- _Problem statement_: Print the stretch from the line containing "Which is farthest from man" through the end of the records, reproducing each line unchanged.

:: Dataset

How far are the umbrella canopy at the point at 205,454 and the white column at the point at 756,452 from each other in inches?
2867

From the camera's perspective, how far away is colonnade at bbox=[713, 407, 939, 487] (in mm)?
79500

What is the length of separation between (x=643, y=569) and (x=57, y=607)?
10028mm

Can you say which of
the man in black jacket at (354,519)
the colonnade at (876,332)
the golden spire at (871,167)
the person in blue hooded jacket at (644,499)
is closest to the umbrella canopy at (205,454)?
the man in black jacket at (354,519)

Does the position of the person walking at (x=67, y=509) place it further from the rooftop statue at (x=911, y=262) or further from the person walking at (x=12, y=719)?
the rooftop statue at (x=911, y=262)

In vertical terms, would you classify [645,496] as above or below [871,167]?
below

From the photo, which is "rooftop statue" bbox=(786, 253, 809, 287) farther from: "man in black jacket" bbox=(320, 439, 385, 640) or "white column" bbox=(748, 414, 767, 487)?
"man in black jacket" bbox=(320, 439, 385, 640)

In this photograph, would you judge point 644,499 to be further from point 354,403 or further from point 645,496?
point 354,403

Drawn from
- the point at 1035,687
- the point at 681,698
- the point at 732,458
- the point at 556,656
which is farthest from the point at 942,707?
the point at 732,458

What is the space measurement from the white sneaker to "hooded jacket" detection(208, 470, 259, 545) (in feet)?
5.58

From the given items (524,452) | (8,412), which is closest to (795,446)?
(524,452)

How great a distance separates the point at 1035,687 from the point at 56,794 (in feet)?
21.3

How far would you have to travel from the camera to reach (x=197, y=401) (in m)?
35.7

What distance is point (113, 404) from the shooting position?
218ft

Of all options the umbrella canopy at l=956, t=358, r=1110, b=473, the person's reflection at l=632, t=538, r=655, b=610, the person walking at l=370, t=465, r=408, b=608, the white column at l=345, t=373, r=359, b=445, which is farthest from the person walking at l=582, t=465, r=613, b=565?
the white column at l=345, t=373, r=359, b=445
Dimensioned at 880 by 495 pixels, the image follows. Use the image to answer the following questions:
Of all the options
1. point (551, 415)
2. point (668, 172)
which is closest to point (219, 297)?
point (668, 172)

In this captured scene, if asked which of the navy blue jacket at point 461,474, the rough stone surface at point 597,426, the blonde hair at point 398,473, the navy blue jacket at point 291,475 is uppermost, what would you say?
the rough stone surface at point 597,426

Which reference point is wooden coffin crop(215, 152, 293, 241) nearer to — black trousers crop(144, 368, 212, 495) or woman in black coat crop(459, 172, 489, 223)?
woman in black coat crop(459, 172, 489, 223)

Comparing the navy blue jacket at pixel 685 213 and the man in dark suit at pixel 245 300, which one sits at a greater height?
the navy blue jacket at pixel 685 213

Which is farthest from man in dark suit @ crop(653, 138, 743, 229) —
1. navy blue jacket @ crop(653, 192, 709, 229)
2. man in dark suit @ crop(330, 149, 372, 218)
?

::::

- _Result of this exercise_:
Which is farthest from man in dark suit @ crop(653, 138, 743, 229) —
1. navy blue jacket @ crop(653, 192, 709, 229)
2. man in dark suit @ crop(330, 149, 372, 218)
?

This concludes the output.